Probably not.. proposals like this need to be thought about, reviewed and thought about. Some people who like to say NO to various things will of course voice their NO as soon as they see it.
 
Back to the topic.

Then you have to painstakingly scour the web for distros already using this package and check whether their have the same version with a hash. Then you download the package and verify the hash and pray to God the distro has at least given a cursory look to this package, so it's actually safe to install.

I guess I'm not coming from @fedora.org or @redhat.com, so my proposal is "anti-freedom".


No. You are taking one comment from a person who is known to yell at everyone and doesn't work for Red Hat as 'being an official comment'. Most everyone on this list does not speak for Fedora at all. This is the part of the proposal that I was trying to bring up earlier that needs work:
1. There is NO one who speaks for most distributions. There is a group of many people with many different opinions who speak for a part of a distribution. They work together as best they can, but they are all going to have differing opinions and any proposal has to understand that changing 400 people's minds (for the number of active devs in Fedora) takes time.
2. Red Hat sponsors Fedora but doesn't control what Fedora does. There are many developers who are paid by Red Hat but only work on Fedora in their spare time so Red Hat may 'influence' but can not command what they do. Debian and Arch are even further along the anarchy meter for who gets to decide what happens where. 
3. Getting distros to work together is hard. People choose their distros like they choose their sports teams. When they see another distro doing something, their first reaction is to do the opposite. This is why it takes a long time to get changes done and it takes a lot of people time to make it happen.
 
Sorry for wasting your time. You have not even provided the very basic counter-arguments why my proposal makes no sense.
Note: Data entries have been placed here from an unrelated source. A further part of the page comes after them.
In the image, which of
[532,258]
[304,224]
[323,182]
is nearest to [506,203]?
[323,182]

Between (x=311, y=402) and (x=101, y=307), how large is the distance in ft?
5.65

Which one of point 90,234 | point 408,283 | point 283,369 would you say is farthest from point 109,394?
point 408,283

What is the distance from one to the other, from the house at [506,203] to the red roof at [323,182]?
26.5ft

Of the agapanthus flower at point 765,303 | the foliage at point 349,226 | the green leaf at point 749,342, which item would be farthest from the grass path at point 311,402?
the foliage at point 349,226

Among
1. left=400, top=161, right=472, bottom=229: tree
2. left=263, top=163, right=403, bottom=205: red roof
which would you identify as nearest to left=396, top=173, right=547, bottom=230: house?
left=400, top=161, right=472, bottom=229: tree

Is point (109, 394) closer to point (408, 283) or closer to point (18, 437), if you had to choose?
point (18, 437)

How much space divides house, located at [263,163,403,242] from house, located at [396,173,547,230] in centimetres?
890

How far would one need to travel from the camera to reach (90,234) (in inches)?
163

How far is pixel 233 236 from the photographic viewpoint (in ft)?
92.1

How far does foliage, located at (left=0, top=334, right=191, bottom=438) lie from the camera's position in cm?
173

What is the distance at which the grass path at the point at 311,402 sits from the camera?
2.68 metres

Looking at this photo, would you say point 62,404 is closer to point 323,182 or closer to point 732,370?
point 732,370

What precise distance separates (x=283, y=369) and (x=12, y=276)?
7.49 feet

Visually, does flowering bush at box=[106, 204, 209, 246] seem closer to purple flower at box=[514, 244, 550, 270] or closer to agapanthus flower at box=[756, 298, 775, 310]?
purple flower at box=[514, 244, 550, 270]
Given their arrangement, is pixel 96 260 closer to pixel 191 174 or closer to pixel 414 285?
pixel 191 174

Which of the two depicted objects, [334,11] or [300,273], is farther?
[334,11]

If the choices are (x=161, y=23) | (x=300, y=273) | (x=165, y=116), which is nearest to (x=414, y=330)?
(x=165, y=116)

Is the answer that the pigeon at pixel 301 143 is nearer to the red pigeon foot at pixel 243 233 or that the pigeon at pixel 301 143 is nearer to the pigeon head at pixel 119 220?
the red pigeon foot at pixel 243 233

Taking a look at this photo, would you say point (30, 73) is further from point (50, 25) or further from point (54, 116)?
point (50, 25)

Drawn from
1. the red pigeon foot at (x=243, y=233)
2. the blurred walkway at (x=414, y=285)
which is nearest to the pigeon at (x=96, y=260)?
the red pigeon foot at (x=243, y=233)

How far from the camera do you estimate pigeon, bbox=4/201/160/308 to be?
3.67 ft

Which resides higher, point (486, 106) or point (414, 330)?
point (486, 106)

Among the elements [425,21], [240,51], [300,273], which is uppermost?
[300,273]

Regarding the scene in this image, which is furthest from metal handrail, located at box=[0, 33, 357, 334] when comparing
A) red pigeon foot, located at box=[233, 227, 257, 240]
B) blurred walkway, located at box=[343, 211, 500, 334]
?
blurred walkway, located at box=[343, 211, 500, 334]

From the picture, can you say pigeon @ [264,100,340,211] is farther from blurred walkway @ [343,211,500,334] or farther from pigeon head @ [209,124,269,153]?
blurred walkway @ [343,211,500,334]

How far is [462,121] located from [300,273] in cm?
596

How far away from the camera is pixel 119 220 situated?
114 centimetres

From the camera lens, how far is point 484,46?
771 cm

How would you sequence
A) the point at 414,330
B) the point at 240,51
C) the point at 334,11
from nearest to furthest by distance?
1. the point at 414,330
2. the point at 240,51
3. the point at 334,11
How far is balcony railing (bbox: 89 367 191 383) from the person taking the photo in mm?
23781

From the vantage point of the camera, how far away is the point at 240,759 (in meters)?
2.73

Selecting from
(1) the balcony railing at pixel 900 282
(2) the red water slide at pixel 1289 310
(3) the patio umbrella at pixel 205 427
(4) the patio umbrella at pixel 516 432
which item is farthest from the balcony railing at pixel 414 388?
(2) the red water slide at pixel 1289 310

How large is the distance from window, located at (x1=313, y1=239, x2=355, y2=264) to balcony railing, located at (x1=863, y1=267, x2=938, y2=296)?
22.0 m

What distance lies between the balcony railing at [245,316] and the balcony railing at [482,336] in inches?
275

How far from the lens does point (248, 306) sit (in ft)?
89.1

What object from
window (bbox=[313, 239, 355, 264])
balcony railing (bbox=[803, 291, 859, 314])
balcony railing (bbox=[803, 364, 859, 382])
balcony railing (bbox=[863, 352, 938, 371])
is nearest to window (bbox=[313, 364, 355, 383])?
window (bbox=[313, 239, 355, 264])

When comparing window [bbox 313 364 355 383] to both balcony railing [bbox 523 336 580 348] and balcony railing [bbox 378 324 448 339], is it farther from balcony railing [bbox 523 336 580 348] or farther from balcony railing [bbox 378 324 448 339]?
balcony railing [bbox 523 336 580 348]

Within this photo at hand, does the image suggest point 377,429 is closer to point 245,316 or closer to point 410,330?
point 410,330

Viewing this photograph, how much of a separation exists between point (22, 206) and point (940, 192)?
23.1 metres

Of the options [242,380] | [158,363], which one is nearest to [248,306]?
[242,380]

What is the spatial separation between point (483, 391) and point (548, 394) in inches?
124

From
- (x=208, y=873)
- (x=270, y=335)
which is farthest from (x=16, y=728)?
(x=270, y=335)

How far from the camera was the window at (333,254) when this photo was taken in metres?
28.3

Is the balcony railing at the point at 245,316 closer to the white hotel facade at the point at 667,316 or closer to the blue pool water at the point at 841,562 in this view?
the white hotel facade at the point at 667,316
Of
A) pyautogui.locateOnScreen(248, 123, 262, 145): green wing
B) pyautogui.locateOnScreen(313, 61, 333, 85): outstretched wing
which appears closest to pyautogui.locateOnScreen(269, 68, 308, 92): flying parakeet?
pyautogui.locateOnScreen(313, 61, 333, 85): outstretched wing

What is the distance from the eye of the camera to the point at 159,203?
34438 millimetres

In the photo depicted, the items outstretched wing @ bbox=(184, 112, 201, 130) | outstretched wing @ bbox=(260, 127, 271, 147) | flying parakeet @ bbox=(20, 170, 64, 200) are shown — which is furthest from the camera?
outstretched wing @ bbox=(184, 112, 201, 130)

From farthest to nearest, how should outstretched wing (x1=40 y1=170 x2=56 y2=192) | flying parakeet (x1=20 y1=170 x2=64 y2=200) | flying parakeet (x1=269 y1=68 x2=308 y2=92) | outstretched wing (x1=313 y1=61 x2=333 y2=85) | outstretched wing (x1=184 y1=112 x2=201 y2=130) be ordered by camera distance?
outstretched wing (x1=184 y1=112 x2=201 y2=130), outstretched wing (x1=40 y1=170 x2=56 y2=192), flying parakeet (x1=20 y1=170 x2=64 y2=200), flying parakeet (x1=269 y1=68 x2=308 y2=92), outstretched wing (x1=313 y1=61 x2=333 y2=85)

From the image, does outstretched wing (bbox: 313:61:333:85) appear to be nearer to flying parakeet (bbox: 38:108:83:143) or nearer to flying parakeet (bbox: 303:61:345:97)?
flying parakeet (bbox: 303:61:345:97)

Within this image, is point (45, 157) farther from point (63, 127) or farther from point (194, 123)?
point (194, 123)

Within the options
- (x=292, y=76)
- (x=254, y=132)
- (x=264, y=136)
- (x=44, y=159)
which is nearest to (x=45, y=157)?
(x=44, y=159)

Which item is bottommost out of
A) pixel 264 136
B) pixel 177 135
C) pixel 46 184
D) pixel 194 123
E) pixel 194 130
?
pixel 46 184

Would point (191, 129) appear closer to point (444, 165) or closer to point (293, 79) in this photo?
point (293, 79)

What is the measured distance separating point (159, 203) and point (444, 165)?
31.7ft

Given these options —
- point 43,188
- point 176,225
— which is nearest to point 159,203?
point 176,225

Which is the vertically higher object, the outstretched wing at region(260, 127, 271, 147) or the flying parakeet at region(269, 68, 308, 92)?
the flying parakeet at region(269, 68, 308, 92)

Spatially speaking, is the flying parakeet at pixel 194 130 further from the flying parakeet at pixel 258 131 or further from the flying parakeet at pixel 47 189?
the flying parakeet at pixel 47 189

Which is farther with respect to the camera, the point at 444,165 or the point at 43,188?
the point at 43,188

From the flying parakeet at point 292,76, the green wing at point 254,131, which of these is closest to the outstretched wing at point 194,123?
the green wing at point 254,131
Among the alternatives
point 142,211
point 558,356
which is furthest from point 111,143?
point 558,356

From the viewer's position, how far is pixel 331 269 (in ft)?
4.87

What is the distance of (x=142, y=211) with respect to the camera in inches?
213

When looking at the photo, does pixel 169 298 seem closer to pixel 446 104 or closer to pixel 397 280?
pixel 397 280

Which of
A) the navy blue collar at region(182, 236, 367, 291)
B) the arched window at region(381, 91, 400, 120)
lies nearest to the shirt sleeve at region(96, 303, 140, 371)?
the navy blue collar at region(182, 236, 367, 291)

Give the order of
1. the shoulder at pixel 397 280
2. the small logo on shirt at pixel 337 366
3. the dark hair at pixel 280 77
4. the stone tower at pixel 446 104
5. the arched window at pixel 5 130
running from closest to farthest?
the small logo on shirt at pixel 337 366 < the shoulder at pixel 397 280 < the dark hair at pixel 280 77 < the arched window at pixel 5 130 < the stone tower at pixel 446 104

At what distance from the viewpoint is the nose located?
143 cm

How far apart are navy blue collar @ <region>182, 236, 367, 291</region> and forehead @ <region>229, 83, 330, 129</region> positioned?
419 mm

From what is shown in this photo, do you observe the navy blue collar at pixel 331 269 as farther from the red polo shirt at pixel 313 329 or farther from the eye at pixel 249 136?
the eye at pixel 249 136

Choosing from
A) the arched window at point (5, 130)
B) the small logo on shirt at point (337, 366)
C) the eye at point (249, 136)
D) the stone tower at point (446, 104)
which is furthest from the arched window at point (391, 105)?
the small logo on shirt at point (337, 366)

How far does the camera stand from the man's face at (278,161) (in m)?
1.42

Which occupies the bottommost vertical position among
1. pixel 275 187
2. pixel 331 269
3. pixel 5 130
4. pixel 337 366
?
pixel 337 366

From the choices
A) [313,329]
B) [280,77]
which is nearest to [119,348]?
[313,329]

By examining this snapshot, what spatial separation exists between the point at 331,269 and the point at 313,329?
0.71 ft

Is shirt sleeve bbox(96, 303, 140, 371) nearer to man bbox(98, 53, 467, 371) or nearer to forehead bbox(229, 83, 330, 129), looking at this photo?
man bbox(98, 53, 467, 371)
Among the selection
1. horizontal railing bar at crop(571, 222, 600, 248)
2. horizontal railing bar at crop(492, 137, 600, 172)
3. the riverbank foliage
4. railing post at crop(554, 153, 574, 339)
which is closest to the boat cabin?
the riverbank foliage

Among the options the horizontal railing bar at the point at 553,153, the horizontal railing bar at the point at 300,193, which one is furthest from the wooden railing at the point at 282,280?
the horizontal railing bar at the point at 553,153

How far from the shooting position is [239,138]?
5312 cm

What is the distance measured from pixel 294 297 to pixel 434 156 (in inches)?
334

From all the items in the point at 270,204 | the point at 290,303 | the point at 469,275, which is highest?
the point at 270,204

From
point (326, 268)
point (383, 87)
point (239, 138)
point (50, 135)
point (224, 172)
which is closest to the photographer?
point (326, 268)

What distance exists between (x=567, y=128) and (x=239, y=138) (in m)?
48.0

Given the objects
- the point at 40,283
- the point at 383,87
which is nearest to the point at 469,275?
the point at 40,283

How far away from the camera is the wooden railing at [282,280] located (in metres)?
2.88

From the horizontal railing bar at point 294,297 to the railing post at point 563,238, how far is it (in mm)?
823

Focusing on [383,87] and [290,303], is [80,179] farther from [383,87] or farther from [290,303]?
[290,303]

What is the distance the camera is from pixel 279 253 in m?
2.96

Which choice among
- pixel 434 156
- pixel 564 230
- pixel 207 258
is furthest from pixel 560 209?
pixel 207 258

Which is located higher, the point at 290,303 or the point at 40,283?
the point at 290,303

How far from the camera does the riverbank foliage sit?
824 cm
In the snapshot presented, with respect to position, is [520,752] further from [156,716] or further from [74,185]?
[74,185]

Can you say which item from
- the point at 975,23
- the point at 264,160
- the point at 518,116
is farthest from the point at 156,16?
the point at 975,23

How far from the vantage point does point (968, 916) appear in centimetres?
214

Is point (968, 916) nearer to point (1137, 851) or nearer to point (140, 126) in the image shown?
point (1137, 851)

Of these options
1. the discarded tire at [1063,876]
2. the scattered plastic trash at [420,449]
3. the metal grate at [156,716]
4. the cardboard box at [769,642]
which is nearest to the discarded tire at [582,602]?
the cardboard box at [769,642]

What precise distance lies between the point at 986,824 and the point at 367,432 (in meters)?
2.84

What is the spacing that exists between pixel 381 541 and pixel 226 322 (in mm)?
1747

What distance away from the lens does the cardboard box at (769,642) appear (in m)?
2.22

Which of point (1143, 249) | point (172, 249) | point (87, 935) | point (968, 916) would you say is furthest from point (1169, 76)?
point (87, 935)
It isn't a waste of time, but I see this response with a lot of good proposals which get any criticism. You are going to get criticism, you are going to get people yelling about stupid things in any proposal you make. People don't change their minds quickly and there is a lot of meat-space circuitry to try and make sure it isn't easy. To get a proposal through, people need to be able to understand that most of the time the first thing they are going to get is NO. Some of it is because people have a lot going on in life and they need space and time to see something for what its worth. Other times they have seen a lot of empty proposals and are trying to see if the person making it is going to actually do something about it or not. 


 
RedHat absolutely can start this initiative. You have all the means and resources, and I'm not talking about something super complex or expensive. For all I know, it could be the most basic website running on top of SQLite which costing the company $50 a month to run.

And of course, without this website, distros will continue to valiantly include upstream packages and get royally screwed and screw their poor users because a ton of your maintainers have neither the time/resources, nor qualifications to check whether the code you happily push to users is malware free.

I guess we'll have to have a few more accidents like this before someone will come up with a similar solution only not coming from me personally, because I'm a no one and just rending the air.